Il est donc primordial que les installations de cogénération se situent près de lieux où la consommation de chaleur est importante. Si ce n’est pas le cas, la récupération de chaleur n’est ni intéressante, ni rentable. Par exemple, près des centrales nucléaires, les maisons se font rares… La solution est dès lors de construire aux alentours des moyennes et grandes villes et des entreprises des plus petites centrales réservées à l’alimentation en chauffage. L’électricité produite, considérée à ce moment-là comme un « produit secondaire », est réinjectée dans le réseau.

Autre inconvénient : le mécanisme de la cogénération ne permet pas de modifier aisément la quantité d’électricité et de chaleur produite. Conséquence : impossible de s’adapter à la consommation de ces deux énergies.

Enfin, la rentabilité de la cogénération est dépendante du prix des combustibles si elle utilise du pétrole ou du gaz. Une vision à long terme est difficile à établir lorsqu’il s’agit d’évaluer les coûts plusieurs années plus tard.

La micro-cogénération

Si la cogénération existe à une échelle industrielle, elle est également applicable à un plus petit niveau. Elle est alors dénommée « micro-cogénération ». Dans ce cas, elle concerne directement les clients résidentiels qui peuvent changer leur chaudière pour profiter de ce système. Elle est toutefois mise en place la plupart du temps dans des immeubles à appartements, des hôpitaux ou pour chauffer des installations telles qu’une piscine.

Principe de la micro-cogénération

La micro-cogénération au gaz naturel vous permet de vous chauffer, de disposer d’eau chaude sanitaire mais aussi d’électricité. Si vous emménagez dans un nouveau logement ou remplacez votre chaudière, c’est une possibilité qui s’offre à vous. Point de vue pratique, l’installation n’est habituellement pas plus grande qu’une chaudière à condensation.

Avant de placer un système à cogénération, pensez à la rentabilité de votre investissement. Plus vous aurez besoin d’un nombre d’heures de chauffage important, plus votre centrale fonctionnera et plus elle sera rentable.

Cela signifie que si votre habitation est bien isolée ou passive, vous n’avez pas grand intérêt à faire installer un système de micro-cogénération. En effet, une demande faible en chaleur ne vous fera tirer aucun bénéfice de ce type de mécanisme. Comme point de repère, considérez que votre consommation de chaleur annuelle doit au moins atteindre 15 000 kWh pour garantir la rentabilité de l’installation.
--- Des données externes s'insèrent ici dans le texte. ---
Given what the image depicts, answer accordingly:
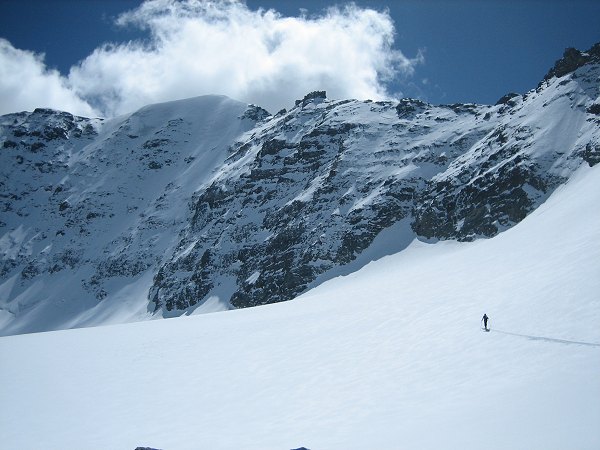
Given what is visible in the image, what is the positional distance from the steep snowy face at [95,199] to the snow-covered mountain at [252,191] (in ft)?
1.71

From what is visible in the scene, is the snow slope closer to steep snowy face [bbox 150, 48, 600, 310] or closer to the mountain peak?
steep snowy face [bbox 150, 48, 600, 310]

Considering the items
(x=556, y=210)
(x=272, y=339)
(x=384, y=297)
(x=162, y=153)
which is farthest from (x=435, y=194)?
(x=162, y=153)

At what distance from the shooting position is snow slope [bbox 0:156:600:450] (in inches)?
595

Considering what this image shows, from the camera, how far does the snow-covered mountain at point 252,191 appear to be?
6819cm

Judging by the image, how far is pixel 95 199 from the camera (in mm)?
141500

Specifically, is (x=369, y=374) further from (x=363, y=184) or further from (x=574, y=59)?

Prix d’une unité de micro-cogénération

Le prix oscille entre 7 000 et 10 000 euros. Une installation de micro-cogénération est donc plus coûteuse qu’une chaudière à condensation classique. Mais l’amortissement est rapide, le système consommant peu de combustible et produisant de l’électricité.

Comment fonctionne ce mécanisme ?

Comme dans le cas d’une chaudière traditionnelle, la chaleur du brûleur gaz va alimenter le chauffage et la production d’eau chaude. Mais ici, elle va également servir à activer un moteur Stirling. Celui-ci actionnera un cylindre et le mouvement engendré dégagera de l’énergie qui sera par la suite transformée en électricité grâce à un alternateur.

L’électricité produite sera suffisante pour assurer la majorité de la consommation du ménage. S’il y a un surplus de production, il sera injecté sur le réseau électrique. C’est également le cas pour les panneaux photovoltaïques.

Quel est le montant de la prime ?

1. Région de Bruxelles-Capitale

Bruxelles Environnement a mis en place une prime pour les personnes investissant dans une installation de micro-cogénération. Elle varie entre 3 500 euros et 4 500 euros selon votre type de revenus. Attention, ces montants sont à multiplier par la racine carrée de la puissance électrique de l’installation.

En outre, la prime a été plafonnée à 30 % du montant de la facture.

2. Région wallonne

La prime s’élève à 20 % des coûts de la facture (TVA comprise) avec un plafond de 15 000 euros par installation.

3. Région flamande

Pas de prime.

Par ailleurs, le système des certificats verts (CV) vous permet également de profiter d’un bénéfice supplémentaire en fonction de la quantité d’électricité produite annuellement par la chaudière. Assurez-vous toutefois des conditions d’octroi et des montants exacts de chaque prime auprès de votre gestionnaire de réseau de distribution.